### Records for the task
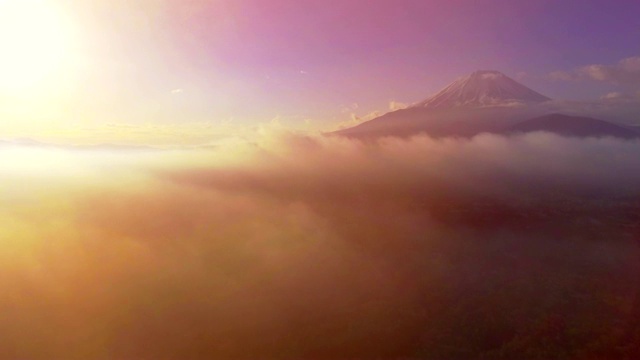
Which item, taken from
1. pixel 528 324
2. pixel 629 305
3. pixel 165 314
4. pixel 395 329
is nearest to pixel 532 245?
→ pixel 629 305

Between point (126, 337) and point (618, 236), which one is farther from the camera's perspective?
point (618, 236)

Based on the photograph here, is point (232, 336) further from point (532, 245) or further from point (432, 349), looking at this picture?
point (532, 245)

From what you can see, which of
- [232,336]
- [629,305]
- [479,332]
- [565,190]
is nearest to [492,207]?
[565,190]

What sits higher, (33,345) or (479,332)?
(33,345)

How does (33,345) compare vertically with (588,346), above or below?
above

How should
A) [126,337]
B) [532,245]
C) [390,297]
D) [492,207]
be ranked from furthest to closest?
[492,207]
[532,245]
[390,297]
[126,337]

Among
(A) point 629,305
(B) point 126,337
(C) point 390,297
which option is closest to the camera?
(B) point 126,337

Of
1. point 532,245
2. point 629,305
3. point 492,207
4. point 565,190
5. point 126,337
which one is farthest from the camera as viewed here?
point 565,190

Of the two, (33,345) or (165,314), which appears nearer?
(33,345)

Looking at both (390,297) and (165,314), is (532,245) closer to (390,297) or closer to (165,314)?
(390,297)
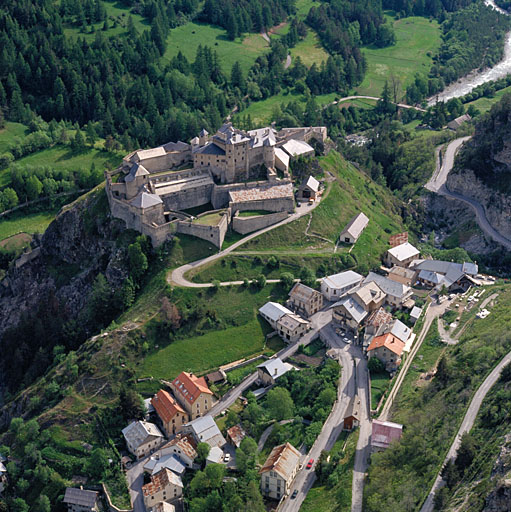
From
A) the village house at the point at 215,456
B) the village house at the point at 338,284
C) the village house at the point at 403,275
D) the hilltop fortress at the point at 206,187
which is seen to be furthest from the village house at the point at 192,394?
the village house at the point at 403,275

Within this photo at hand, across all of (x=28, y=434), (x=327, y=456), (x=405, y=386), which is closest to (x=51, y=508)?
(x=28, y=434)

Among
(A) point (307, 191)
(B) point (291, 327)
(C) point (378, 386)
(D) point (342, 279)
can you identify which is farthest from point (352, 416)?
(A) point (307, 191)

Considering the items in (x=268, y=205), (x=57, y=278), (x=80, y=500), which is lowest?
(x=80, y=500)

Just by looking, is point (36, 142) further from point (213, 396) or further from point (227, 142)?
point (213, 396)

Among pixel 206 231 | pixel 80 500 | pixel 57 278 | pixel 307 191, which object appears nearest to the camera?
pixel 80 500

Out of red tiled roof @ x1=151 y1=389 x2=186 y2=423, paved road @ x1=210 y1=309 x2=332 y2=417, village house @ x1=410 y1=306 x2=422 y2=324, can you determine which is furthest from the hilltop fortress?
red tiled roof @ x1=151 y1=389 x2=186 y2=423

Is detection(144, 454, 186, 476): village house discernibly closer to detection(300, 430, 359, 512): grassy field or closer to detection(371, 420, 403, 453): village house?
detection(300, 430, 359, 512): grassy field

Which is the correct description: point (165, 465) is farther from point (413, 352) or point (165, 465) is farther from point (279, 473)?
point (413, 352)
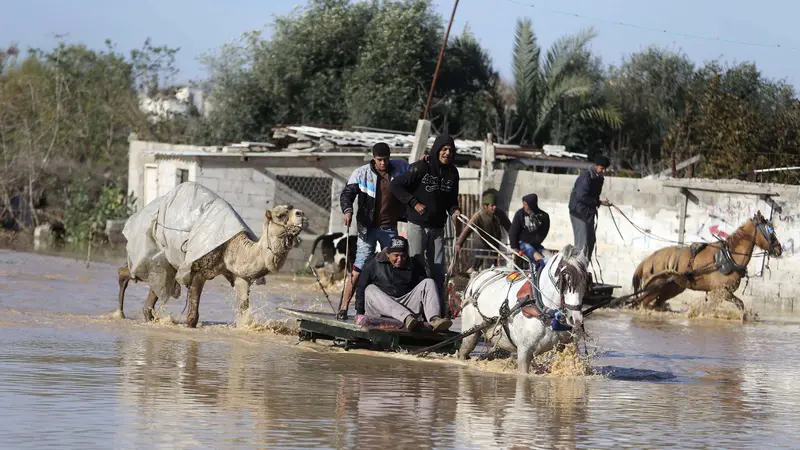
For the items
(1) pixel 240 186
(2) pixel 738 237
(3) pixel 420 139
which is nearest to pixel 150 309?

### What to produce
Turn the lines from the one containing "For the items" through the end of the records, both included, into a numbered list, skipping any blank lines.

### Task response
1. For the items
2. (1) pixel 240 186
3. (2) pixel 738 237
4. (3) pixel 420 139
5. which is nearest to pixel 150 309?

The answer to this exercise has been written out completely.